Sin negar el sufrimiento de los pacientes, la medicina debe enfrentar el hecho de que ningún estudio de provocación sobre la sensibilidad química múltiple y la sensibilidad electromagnética ha conseguido demostrar que efectivamente el estímulo al que culpan los pacientes sea responsable de los síntomas, sino que, en palabras de un estudio del Instituto de Psiquiatría de Londres sobre sensibilidad química los resultados sugieren que “el mecanismo de acción no es específico de la sustancia química en sí, y puede estar relacionado con las expectativas y las creencias previas”. Algo muy similar señalaba un estudio sobre sensibilidad a los campos electromagnéticos de 2005 al notar que “no había encontrado evidencia de una mayor capacidad para detectar campos electromagnéticos en los participantes ‘hipersensibles’”, por lo cual los síntomas, por reales que sean, “no están relacionados con la presencia de campos electromagnéticos”.
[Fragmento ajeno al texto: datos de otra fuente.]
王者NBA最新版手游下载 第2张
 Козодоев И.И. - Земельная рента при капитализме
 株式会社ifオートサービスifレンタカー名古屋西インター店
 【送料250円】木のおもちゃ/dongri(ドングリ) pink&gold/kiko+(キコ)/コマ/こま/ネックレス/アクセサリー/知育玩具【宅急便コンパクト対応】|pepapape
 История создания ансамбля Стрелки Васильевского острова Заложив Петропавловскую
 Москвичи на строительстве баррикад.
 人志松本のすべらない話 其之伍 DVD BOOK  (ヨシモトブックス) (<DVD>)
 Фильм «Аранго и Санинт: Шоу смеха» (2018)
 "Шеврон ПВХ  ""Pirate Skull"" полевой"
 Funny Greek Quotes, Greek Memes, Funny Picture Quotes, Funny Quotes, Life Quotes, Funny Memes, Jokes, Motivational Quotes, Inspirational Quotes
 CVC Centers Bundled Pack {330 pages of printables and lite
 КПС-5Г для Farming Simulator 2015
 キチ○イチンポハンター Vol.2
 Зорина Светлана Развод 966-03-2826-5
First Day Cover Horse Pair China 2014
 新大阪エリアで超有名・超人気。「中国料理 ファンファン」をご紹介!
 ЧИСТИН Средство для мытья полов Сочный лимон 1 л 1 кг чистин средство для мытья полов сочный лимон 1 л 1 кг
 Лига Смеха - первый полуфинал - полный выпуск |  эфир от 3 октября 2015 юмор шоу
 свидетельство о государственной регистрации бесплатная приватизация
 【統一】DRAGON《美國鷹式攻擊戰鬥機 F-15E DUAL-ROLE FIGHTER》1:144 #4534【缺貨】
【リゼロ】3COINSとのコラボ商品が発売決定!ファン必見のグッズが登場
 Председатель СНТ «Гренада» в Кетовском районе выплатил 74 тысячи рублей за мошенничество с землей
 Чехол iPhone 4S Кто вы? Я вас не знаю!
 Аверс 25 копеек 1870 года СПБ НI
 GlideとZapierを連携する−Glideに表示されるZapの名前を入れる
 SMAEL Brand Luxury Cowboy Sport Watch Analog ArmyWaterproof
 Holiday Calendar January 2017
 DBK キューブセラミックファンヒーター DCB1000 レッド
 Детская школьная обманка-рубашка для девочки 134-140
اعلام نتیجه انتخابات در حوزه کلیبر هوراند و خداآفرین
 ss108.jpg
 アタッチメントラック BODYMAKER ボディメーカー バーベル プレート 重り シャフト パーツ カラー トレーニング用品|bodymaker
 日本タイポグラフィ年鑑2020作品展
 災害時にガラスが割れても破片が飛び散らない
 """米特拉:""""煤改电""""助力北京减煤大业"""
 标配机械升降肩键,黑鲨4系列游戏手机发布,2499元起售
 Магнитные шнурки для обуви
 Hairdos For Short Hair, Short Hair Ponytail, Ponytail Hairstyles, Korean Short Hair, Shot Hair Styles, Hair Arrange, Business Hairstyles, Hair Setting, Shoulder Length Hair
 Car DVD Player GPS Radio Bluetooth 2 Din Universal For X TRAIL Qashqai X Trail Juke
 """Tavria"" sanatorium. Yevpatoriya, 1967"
La capacidad de la medicina para mejorar la calidad de nuestra vida y aumentar su duración hasta el doble de hace un siglo (cuando la expectativa media de vida en el mundo era de 31 años comparada con los más de 67 de hoy) a veces nos hace olvidar que apenas estamos comprendiendo nuestro cuerpo, incluido nuestro cerebro y sus complejísimas funciones. Las enfermedades de difícil diagnóstico y orígenes aún imprecisos nos recuerdan el largo camino que aún tiene que recorrer la ciencia.

El diagnóstico bioquímico

Las ideas de William Osler sobre el diagnóstico fueron ampliadas y consolidadas por su sucesor, Archibald Edward Garrod, el primero que se planteó la posibilidad de que algunas enfermedades fueran producto de errores congénitos de nuestro metabolismo aprovechando la teoría de la herencia de Gregor Mendel, abriendo todo un campo de la medicina desconocido hasta entonces, y que sólo se apreció en todo su valor cuando conocimos el ADN y su codificación genética.